(Saved entries)
Segment Open
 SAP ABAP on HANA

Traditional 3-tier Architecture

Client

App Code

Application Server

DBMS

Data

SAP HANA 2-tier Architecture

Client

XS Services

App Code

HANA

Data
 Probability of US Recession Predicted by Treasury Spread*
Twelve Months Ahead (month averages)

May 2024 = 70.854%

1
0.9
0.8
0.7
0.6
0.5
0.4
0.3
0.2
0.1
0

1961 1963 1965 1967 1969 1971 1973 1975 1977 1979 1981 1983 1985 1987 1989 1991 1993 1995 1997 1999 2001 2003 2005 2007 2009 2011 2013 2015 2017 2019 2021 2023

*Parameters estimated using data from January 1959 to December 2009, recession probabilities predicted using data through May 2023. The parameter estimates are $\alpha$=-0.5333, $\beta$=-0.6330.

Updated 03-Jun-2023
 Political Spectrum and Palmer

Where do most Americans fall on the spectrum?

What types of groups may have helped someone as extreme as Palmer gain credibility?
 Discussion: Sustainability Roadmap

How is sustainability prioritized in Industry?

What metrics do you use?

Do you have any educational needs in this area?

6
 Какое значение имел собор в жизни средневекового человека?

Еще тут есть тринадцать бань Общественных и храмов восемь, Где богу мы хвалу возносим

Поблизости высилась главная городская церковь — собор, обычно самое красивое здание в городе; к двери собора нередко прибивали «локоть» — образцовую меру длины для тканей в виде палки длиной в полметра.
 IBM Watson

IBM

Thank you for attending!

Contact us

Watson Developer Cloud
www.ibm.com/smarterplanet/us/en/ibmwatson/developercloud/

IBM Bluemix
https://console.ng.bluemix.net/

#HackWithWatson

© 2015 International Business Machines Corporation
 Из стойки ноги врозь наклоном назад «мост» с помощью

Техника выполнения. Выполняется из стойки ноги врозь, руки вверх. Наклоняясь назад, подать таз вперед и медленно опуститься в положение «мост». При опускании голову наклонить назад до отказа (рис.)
Segment Closed
* **Work to be completed**
Restate the whole set of entries exactly.

* **Result below**
 SAP ABAP on HANA

Traditional 3-tier Architecture

Client

App Code

Application Server

DBMS

Data

SAP HANA 2-tier Architecture

Client

XS Services

App Code

HANA

Data
 Probability of US Recession Predicted by Treasury Spread*
Twelve Months Ahead (month averages)

May 2024 = 70.854%

1
0.9
0.8
0.7
0.6
0.5
0.4
0.3
0.2
0.1
0

1961 1963 1965 1967 1969 1971 1973 1975 1977 1979 1981 1983 1985 1987 1989 1991 1993 1995 1997 1999 2001 2003 2005 2007 2009 2011 2013 2015 2017 2019 2021 2023

*Parameters estimated using data from January 1959 to December 2009, recession probabilities predicted using data through May 2023. The parameter estimates are $\alpha$=-0.5333, $\beta$=-0.6330.

Updated 03-Jun-2023
 Political Spectrum and Palmer

Where do most Americans fall on the spectrum?

What types of groups may have helped someone as extreme as Palmer gain credibility?
 Discussion: Sustainability Roadmap

How is sustainability prioritized in Industry?

What metrics do you use?

Do you have any educational needs in this area?

6
 Какое значение имел собор в жизни средневекового человека?

Еще тут есть тринадцать бань Общественных и храмов восемь, Где богу мы хвалу возносим

Поблизости высилась главная городская церковь — собор, обычно самое красивое здание в городе; к двери собора нередко прибивали «локоть» — образцовую меру длины для тканей в виде палки длиной в полметра.
 IBM Watson

IBM

Thank you for attending!

Contact us

Watson Developer Cloud
www.ibm.com/smarterplanet/us/en/ibmwatson/developercloud/

IBM Bluemix
https://console.ng.bluemix.net/

#HackWithWatson

© 2015 International Business Machines Corporation
 Из стойки ноги врозь наклоном назад «мост» с помощью

Техника выполнения. Выполняется из стойки ноги врозь, руки вверх. Наклоняясь назад, подать таз вперед и медленно опуститься в положение «мост». При опускании голову наклонить назад до отказа (рис.)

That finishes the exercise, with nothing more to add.